Türkoğlu konuşmasında şunları kaydetti;
“Yetki verdiğiniz takdirde Bursa’yı yalandan, ranttan kurtarıp süpürüp temizlemek için gece gündüz çalışacağız. Kara olana ak mı diyelim, kirli olana pak mı diyelim? Bursa son 20 yılda kirlendi. Hem de nasıl kirlendi. Havamız kirlendi, suyumuz, ovamız kirlendi. Yer gök kirlendi. Efsane Bursa ovasını bitirdiler. Sıra Uludağ’a geldi. Yeşil Bursa idi beton Bursa oldu. Dünyaca ünlü güzel şehrimiz maalesef kirli Bursa oldu. Bu çürümüşlükten kirlenmişlikten Bursa’yı kurtarmak için bunları giydim. Karda kışta görevlerini yerine getiren temizlik işçilerini de saygıyla selamlıyorum.”

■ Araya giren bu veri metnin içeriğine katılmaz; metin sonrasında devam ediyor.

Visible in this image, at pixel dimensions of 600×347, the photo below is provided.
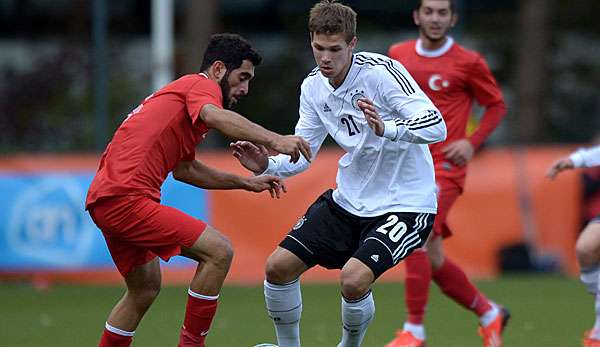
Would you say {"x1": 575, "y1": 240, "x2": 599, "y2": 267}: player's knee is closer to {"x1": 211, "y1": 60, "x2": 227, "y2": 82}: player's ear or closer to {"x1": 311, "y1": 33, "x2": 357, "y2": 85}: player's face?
{"x1": 311, "y1": 33, "x2": 357, "y2": 85}: player's face

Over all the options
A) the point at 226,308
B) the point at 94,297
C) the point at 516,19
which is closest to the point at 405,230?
the point at 226,308

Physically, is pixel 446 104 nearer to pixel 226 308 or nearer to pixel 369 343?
pixel 369 343

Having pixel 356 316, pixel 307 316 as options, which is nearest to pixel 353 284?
pixel 356 316

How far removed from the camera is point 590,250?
7.87 m

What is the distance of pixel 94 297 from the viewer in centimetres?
1184

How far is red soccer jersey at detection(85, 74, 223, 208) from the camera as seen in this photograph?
260 inches

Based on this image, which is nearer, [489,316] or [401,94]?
[401,94]

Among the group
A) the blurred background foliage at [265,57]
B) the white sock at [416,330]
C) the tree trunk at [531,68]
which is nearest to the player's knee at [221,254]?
the white sock at [416,330]

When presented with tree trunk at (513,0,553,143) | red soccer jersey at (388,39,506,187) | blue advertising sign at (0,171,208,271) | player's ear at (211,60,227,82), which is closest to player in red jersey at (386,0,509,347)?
red soccer jersey at (388,39,506,187)

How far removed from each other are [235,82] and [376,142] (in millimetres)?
860

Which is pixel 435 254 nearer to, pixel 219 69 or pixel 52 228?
pixel 219 69

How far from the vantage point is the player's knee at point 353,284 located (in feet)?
21.3

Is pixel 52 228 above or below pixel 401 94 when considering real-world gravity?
below

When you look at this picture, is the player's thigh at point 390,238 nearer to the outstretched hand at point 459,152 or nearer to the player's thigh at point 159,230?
the player's thigh at point 159,230
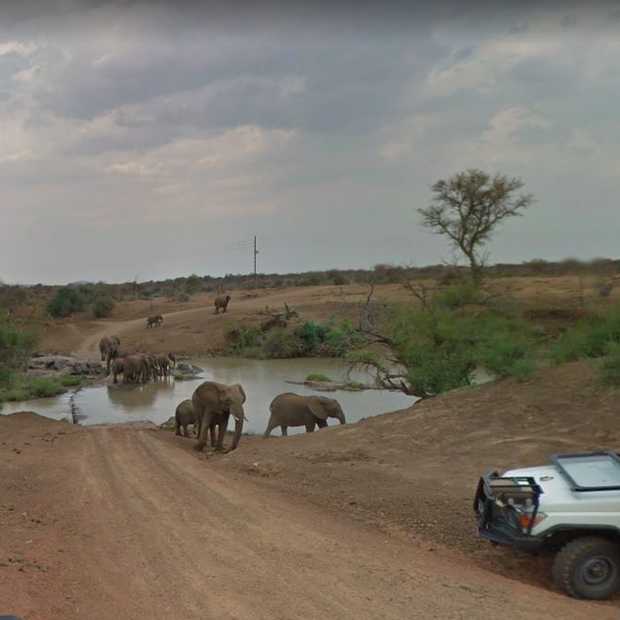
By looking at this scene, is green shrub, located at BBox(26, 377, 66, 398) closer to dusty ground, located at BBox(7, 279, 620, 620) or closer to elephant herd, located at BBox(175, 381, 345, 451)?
elephant herd, located at BBox(175, 381, 345, 451)

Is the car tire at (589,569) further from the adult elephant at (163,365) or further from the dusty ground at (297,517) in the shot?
the adult elephant at (163,365)

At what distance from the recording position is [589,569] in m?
6.69

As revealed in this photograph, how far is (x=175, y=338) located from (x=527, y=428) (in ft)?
121

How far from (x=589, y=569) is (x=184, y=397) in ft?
74.8

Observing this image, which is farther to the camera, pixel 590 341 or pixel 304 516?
pixel 590 341

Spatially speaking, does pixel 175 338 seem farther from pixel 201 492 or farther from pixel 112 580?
pixel 112 580

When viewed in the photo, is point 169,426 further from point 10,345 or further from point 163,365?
point 163,365

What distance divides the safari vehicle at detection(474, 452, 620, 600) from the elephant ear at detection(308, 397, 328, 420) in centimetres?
1069

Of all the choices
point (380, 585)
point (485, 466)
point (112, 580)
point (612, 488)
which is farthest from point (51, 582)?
point (485, 466)

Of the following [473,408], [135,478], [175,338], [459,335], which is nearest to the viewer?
[135,478]

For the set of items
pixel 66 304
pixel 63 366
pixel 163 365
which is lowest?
pixel 63 366

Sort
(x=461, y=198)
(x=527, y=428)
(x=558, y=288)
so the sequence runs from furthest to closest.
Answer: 1. (x=461, y=198)
2. (x=558, y=288)
3. (x=527, y=428)

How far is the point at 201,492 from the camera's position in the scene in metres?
9.83

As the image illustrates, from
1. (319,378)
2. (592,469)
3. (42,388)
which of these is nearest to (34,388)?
(42,388)
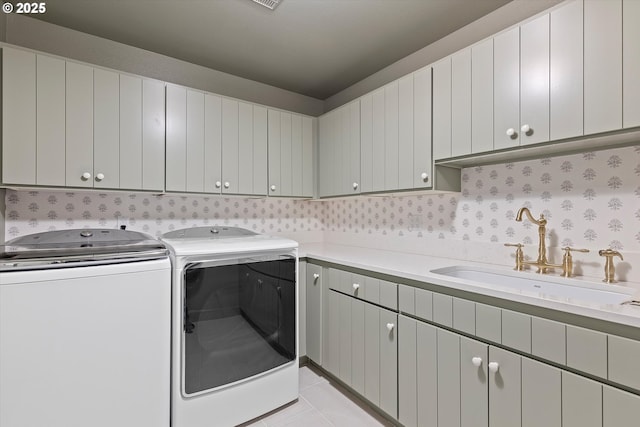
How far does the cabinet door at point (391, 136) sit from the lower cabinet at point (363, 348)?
865 millimetres

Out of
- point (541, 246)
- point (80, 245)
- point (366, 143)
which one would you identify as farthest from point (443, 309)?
point (80, 245)

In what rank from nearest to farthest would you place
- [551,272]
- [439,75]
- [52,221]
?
[551,272] < [439,75] < [52,221]

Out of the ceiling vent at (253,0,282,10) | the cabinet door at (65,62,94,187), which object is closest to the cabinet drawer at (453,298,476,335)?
the ceiling vent at (253,0,282,10)

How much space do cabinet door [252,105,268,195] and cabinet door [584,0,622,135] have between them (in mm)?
2010

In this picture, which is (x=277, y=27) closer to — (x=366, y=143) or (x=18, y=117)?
(x=366, y=143)

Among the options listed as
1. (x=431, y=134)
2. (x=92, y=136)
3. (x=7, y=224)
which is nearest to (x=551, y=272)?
(x=431, y=134)

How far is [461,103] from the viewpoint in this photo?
5.47 feet

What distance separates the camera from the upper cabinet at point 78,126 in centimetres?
161

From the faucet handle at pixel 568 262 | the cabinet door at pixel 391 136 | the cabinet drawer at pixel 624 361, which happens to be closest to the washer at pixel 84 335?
the cabinet door at pixel 391 136

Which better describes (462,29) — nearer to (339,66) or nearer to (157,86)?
(339,66)

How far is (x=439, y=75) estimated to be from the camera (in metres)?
1.78

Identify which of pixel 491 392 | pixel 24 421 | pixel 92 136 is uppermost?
pixel 92 136

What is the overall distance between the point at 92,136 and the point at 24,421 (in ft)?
4.78

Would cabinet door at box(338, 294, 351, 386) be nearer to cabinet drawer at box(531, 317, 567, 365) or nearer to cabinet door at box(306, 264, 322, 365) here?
cabinet door at box(306, 264, 322, 365)
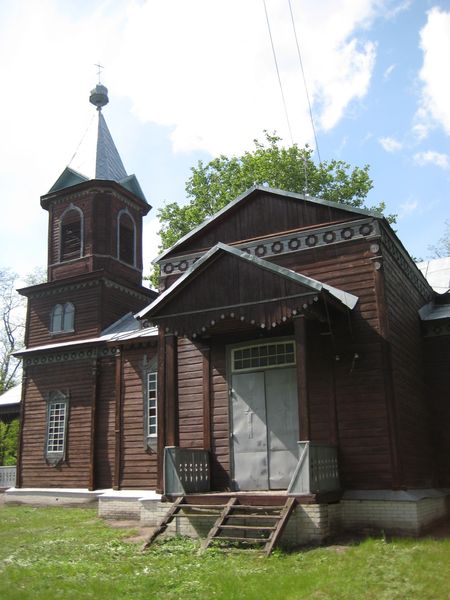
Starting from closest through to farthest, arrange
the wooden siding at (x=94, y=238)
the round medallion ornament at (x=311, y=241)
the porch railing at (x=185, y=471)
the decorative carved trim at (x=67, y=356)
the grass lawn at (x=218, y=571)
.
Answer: the grass lawn at (x=218, y=571), the porch railing at (x=185, y=471), the round medallion ornament at (x=311, y=241), the decorative carved trim at (x=67, y=356), the wooden siding at (x=94, y=238)

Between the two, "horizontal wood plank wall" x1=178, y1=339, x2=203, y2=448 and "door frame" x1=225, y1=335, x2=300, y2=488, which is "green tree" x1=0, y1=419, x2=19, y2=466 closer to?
"horizontal wood plank wall" x1=178, y1=339, x2=203, y2=448

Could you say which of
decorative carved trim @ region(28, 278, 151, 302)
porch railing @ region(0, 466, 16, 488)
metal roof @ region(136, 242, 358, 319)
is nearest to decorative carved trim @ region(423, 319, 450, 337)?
metal roof @ region(136, 242, 358, 319)

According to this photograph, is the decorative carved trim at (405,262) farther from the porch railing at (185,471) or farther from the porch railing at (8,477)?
the porch railing at (8,477)

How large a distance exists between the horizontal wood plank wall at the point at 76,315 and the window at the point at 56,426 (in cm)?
214

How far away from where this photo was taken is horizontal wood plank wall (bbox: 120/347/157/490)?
17891mm

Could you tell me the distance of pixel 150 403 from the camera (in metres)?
18.5

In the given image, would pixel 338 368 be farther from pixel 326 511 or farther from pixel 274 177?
pixel 274 177

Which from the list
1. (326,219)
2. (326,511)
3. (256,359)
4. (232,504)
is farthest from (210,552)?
(326,219)

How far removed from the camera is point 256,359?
12844 mm

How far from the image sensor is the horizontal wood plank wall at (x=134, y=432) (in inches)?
704

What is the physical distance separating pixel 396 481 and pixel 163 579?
5126mm

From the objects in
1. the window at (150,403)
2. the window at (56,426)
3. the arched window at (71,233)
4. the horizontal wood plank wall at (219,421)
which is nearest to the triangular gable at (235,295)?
the horizontal wood plank wall at (219,421)

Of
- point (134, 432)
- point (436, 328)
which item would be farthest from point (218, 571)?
point (134, 432)

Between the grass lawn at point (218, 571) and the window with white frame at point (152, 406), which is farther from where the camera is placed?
the window with white frame at point (152, 406)
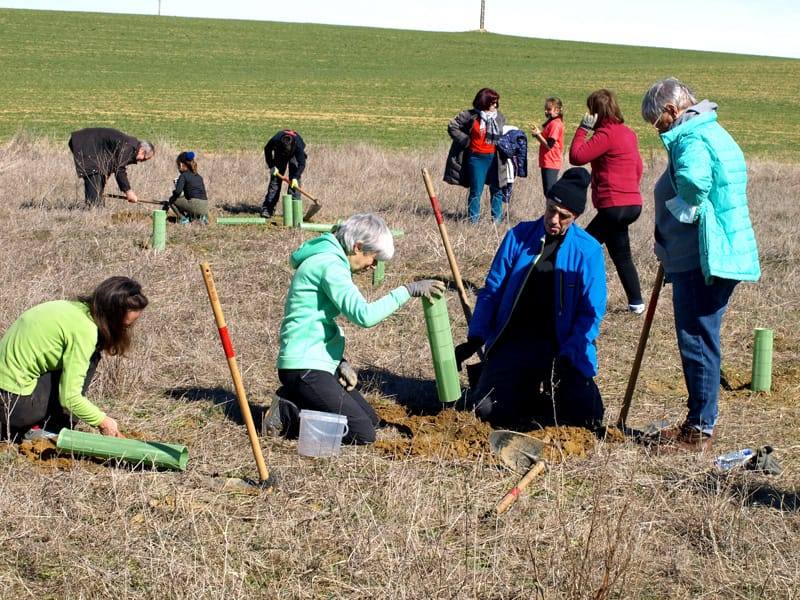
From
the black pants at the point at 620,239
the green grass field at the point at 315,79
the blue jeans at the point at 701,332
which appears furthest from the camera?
the green grass field at the point at 315,79

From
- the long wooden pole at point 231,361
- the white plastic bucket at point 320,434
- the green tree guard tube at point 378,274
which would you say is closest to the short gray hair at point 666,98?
the white plastic bucket at point 320,434

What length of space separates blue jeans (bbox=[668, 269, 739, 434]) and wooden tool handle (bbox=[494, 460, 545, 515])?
1.02 m

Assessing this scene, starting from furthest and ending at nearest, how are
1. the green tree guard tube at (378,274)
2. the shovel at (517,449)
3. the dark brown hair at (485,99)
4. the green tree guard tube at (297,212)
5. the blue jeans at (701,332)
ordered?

Selçuk Türkoğlu sözlerine şu şekilde devam etti;
“Uludağ kirlendi, efsane Bursa Ovası’nı bitirdiler. Sıra Cennet Uludağ’ı acımasızca imara açmaya geldi. Yeşil Bursa’ydı güzelliği dillere derslandı beton Bursa oldu. Dünyaca ünlü güzelim şehrimiz maalesef kirli Bursa oldu. Burada yağmur demeden, çamur demeden, karda, kışta kıyamette, sağlıklarından fedakarlık edercesine görevlerini yerine getiren temizlik işçilerimizi de onları da saygıyla, muhabbetle selamlıyoruz. Nasıl bir göreve talip olduğumuzun idrakinde ve omuzlarımıza yüklediği yükün farkındayız. Vandallar gibi yönetilen Bursa yeniden ihya etmenin yeniden imar etmenin yeniden bir medeniyet şehrine dönüştürmenin zorluklarının da bilincindeyiz. Yüzlerce ihanet söz konusudur Bursa’ya karşı işlenmiş. Bir taraftan bu ihanetleri tamir etmek yenilerine dur demek ve Bursa’yı tarihine, kültürüne, kültürel dokusuna, tarım potansiyeline, kaplıca dağ ve deniz potansiyeline kongre turizminin yerine kültür turizmi potansiyeline, dini yapılan ve eserler turizmine uygun olarak yeniden ihya ve iman etmek zorundayız. Bu. omuzlarımızda kaçamayacağımız bir vebaldir. Efendim Hürriyet Köyü’nden de Çataltepe cenazesinden de Mustafakemalpaşa TOKİ mağdurlarının da sahibiyiz ve bahsedeceğim. Dikine dikine kentleşme, deprem kuşağında bir şehir olarak Bursa için ayrı bir ihanet biçimidir. Yıllardır göz ardı edilmektedir. Kontrolsüz göç aslında tüm memleketteki sessiz işgal şehrimizde olduğu gibi ve aslında vatanın her karış toprağında olduğu gibi büyük ve ağır bir risk olarak önümüzde durmaktadır. Bursa bize sevdamızın emanetidir. Ve biz bu emanete sahip çıkacağız. Sessiz çoğunlukların sesi olacağız” dedi.